What this task involves -> Copy the listing below word for word, omitting the pictures.

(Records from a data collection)
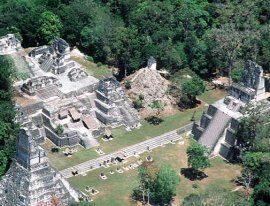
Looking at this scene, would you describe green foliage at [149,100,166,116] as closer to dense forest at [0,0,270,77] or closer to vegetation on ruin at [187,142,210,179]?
dense forest at [0,0,270,77]

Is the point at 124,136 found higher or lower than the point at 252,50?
lower

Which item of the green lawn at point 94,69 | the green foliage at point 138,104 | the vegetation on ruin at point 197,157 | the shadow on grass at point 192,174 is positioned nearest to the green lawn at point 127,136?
the green foliage at point 138,104

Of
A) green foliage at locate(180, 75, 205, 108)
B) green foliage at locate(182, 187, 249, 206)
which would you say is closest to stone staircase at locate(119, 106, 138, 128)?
green foliage at locate(180, 75, 205, 108)

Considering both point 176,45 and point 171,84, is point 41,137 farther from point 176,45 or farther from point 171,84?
point 176,45

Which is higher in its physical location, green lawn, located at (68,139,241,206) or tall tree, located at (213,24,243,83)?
tall tree, located at (213,24,243,83)

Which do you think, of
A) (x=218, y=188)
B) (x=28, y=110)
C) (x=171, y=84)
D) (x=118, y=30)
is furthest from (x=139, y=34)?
(x=218, y=188)

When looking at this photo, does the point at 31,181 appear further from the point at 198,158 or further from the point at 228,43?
the point at 228,43

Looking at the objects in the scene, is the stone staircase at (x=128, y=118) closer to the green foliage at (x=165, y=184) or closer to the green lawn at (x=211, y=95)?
the green lawn at (x=211, y=95)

Exercise response ->
Looking at this scene, would you describe green foliage at [149,100,166,116] as closer to dense forest at [0,0,270,77] or closer to vegetation on ruin at [187,142,210,179]?
dense forest at [0,0,270,77]

Is the point at 124,136 found higher or lower than the point at 252,50?
lower

Which item of the green lawn at point 94,69 | the green foliage at point 138,104 | the vegetation on ruin at point 197,157 | the shadow on grass at point 192,174 is positioned nearest to the green lawn at point 127,136?
the green foliage at point 138,104

Of
A) green foliage at locate(180, 75, 205, 108)
B) green foliage at locate(182, 187, 249, 206)
which would you say is closest to stone staircase at locate(119, 106, 138, 128)?
green foliage at locate(180, 75, 205, 108)

Considering both point 176,45 and point 171,84, is point 41,137 farther from point 176,45 or farther from point 171,84?
point 176,45

Which is higher in its physical location, green lawn, located at (68,139,241,206) or tall tree, located at (213,24,243,83)?
tall tree, located at (213,24,243,83)

Which do you think, of
A) (x=218, y=188)
B) (x=28, y=110)
C) (x=171, y=84)
D) (x=118, y=30)
is furthest from (x=139, y=34)?
(x=218, y=188)

When looking at this photo, does the point at 31,181 appear further from the point at 198,158 or further from the point at 228,43?
the point at 228,43

Looking at the objects in the scene, is the stone staircase at (x=128, y=118) closer to the green foliage at (x=165, y=184) or closer to the green lawn at (x=211, y=95)?
the green lawn at (x=211, y=95)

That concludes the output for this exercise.